(Raw data)

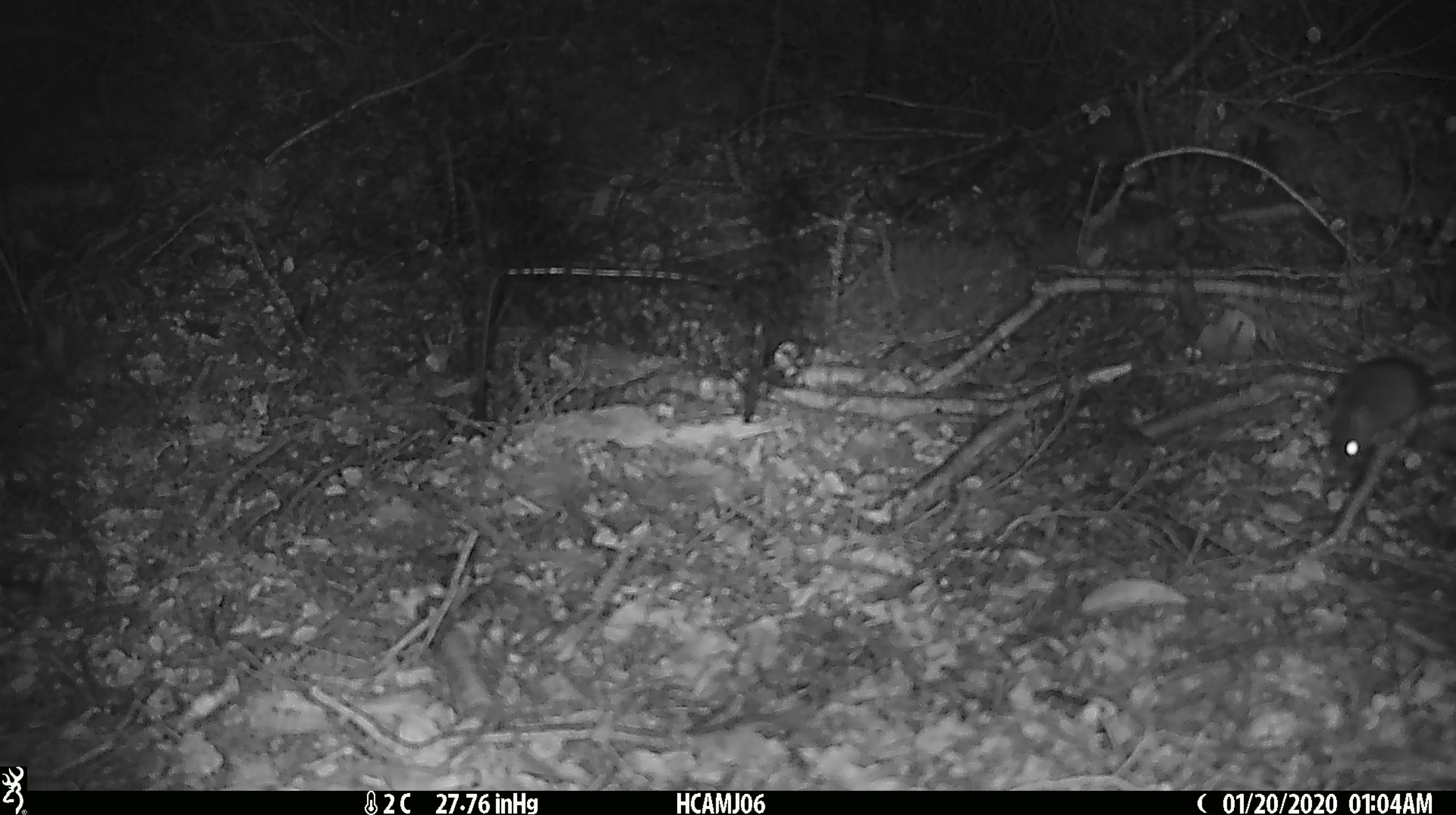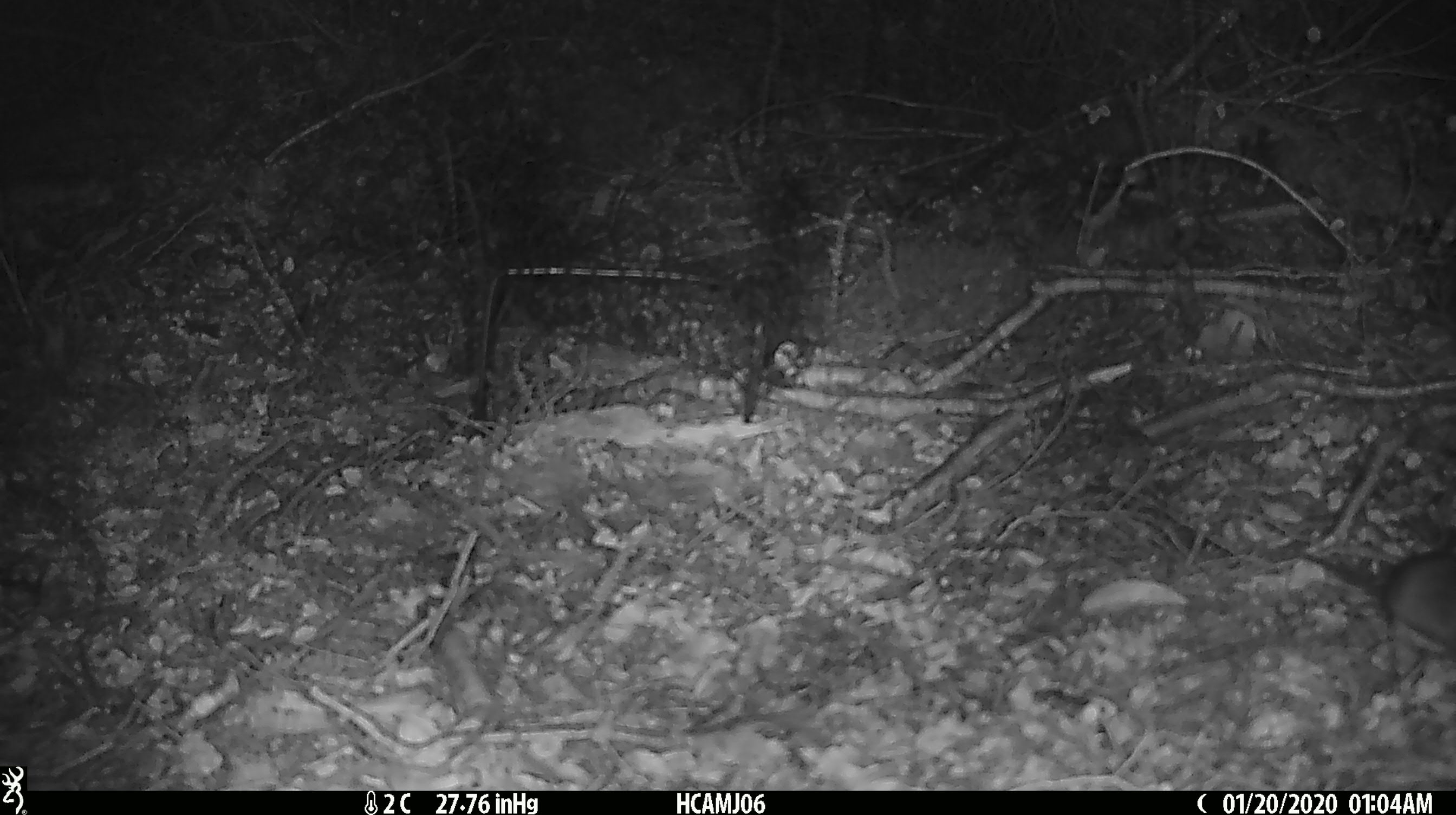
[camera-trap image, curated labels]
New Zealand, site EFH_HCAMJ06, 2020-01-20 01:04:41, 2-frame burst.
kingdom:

(End Raw data)

When you repeat the material above, keep every word exact and leave out the pictures.

[camera-trap image, curated labels]
New Zealand, site EFH_HCAMJ06, 2020-01-20 01:04:41, 2-frame burst.
kingdom:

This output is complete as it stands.